Copy the data from the line containing "From the image" through the end of the data, substituting "separation" for each "distance" and leaving everything else unchanged.

= = = = =

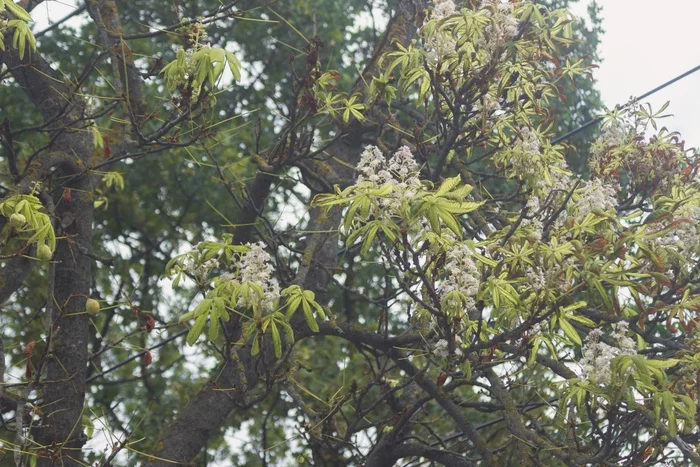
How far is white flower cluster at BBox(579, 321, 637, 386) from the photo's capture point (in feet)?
10.9

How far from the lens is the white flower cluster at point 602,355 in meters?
3.33

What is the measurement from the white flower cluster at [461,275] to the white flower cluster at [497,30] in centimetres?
101

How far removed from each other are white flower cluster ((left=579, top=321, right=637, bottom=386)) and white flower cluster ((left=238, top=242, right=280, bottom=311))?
128 cm

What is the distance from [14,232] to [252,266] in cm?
100

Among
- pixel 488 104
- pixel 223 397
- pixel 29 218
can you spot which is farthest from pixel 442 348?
pixel 223 397

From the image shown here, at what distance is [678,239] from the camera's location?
387cm

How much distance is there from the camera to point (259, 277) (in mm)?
3643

= = = = =

Full output:
From the image shown here, at what separation is [678,239] from the camera's location?
387cm

How much separation is there from the camera to point (259, 277) (in mm)?
3643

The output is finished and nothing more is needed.